O teatro dialético, a serviço da reflexão de quem o vê e quem o faz, não pode se limitar a dogmas para o marketing dos "brechtianos". Superar Brecht foi, antes de tudo, a meta do próprio Brecht.
Müller --que teve celebrado ontem os 75 anos de seu nascimento--ed, portanto, sucedendo o mestre no comando de seu Berliner Ensemble, incorpora a seus objetivos os meios do pós-modernismo, como demonstra Ruth Röhl no ensaio que se segue, cuidadosa análise das montagens do autor e encenador a partir de 1976. E é ele mesmo que o comprova na sequência do volume, em suas análises de Brecht, Artaud e Pina Bausch, em apaixonado endosso pelo desprezo ao literário e o fascínio pelo teatro físico.
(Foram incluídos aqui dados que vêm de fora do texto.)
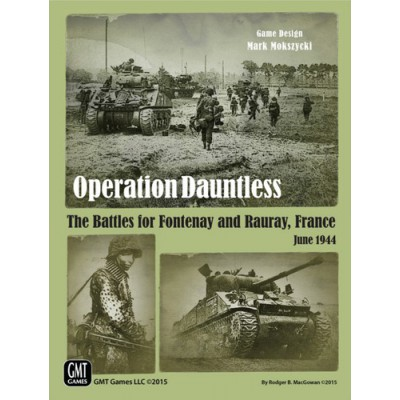 Operation Dauntless. The Battles for Fontenay and Rauray, France 1944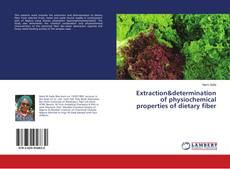 Extraction&determination of physiochemical properties of dietary fiber kitap kapağı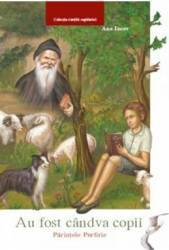 Au fost candva copii Parintele Porfirie - Ana Iacov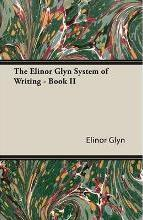The Elinor Glyn System of Writing - Book II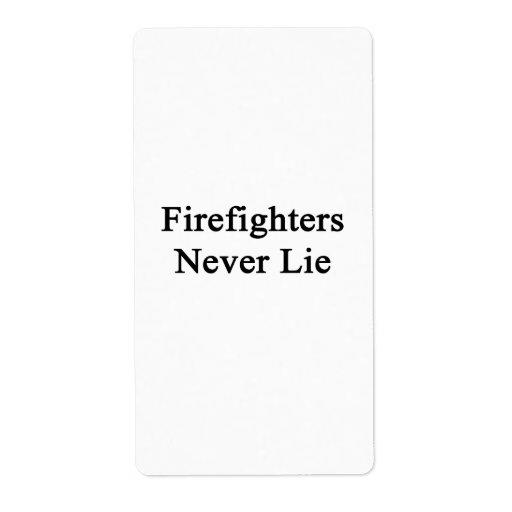 Los bomberos nunca mienten etiqueta de envío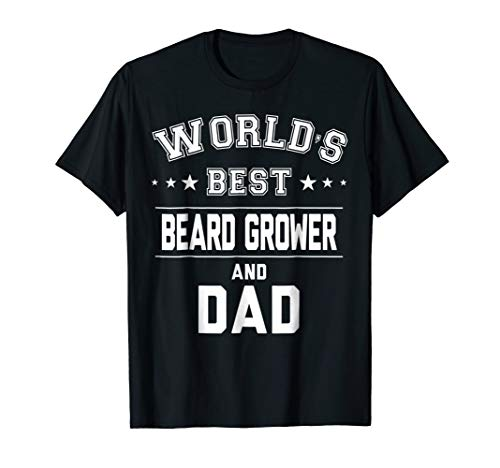 World's Best Beard Grower And Dad T Shirt | Daddy Gift Cm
Essa recusa da receita escrita e o amor pela performance faz com que seu pensamento seja melhor registrado em entrevistas: segue-se, pois, um depoimento a Lotringer, sobre a vida na Berlim dividida pelo muro, e outro a Umbrecht, sobre seus processos criativos. Por fim, quando se chega às duas peças suas, são muito mais que textos mortos. "Horácio", em tradução de Koudela e já montado por Márcio Aurélio em 1988 em São Paulo, se abre a outras encenações possíveis; o inédito Macbeth (traduzido por Alexandre Krug), surpreende por sua fidelidade ao original de Shakespeare, intensificado apenas em lirismo e ferocidade. Gerald Thomas, o outro grande encenador de Müller no Brasil, costuma tomar mais liberdade.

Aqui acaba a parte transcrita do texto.